Write more rounds. I spent 1.5 years to get a specialist
The graph is beautiful! What's it drawn by?
Your text to link here...
Thanks~
well, if you do feel so, then I would like to stress that people change, and so do their hobbies and interests, and it is fine if you no longer want to do something / take a break from something.
It doesn't mean that you tried something, failed at it, and had to quit. It can also mean that you tried something, stopped enjoying it, and moved on to something better. Good luck!
Honestly, I don't know why the number of solved problem matters. It all because of our strategy in practicing.
And you must get out of the safe zone.
Don't be sad. Look at my rating, it is about 300 lower than yours.

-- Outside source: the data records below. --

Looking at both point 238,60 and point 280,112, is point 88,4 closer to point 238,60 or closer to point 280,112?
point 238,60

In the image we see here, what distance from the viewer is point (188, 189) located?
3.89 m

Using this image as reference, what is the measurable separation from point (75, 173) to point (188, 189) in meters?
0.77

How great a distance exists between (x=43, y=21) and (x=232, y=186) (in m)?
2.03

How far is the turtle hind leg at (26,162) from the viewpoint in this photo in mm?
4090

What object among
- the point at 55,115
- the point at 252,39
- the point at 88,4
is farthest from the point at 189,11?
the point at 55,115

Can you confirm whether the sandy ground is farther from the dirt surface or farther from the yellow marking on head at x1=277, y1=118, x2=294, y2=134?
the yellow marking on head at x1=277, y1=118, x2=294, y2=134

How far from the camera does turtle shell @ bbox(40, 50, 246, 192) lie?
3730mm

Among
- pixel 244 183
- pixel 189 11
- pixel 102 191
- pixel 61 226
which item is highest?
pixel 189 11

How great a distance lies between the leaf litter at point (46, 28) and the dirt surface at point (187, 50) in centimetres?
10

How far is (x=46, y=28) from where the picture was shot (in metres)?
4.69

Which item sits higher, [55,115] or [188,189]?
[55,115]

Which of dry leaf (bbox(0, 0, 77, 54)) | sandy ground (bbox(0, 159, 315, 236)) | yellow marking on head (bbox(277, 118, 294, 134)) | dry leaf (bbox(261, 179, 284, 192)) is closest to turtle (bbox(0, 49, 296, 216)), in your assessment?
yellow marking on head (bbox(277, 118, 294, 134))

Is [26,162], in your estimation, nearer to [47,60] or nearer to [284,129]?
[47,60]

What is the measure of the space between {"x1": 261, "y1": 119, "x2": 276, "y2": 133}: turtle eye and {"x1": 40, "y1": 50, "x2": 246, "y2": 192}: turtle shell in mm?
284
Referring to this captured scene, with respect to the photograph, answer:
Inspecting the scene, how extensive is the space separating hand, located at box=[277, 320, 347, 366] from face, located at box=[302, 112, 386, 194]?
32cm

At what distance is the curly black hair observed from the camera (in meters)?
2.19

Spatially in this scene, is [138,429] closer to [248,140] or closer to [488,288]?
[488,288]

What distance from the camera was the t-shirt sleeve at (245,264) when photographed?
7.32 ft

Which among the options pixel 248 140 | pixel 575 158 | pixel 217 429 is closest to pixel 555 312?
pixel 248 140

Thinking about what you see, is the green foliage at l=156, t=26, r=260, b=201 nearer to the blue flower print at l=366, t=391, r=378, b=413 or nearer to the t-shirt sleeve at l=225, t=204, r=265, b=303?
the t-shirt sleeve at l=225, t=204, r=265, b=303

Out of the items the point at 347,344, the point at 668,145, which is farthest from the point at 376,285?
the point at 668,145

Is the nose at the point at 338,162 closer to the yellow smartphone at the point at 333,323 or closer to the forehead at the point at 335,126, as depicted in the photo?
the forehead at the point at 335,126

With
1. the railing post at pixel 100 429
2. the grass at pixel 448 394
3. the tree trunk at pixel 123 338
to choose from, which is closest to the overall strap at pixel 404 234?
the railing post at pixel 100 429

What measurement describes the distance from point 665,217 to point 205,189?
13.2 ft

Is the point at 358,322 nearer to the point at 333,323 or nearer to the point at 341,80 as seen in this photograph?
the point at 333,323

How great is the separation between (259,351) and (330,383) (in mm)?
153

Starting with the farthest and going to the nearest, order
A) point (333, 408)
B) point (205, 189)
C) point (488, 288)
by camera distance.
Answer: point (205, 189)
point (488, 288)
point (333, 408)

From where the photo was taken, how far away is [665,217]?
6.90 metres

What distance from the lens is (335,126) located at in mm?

Solving problems in practice is very good. But try to give virtual contests more n more. Also when u r unable to solve a problem, see its editorial but don't code that, code it after 3-4 days so that u yourself are able to apply the logic.
Recently, there are several blogs talking about this situation, and I strongly suggest you read them. One of them is this one, http://mirror.codeforces.com/blog/entry/98806, and hope that you could get some inspiration there. As for me, I practice by participating virtual contests from round 1, and when I feel it is time to check whether I have got improved or not, I would like to take a real contest then.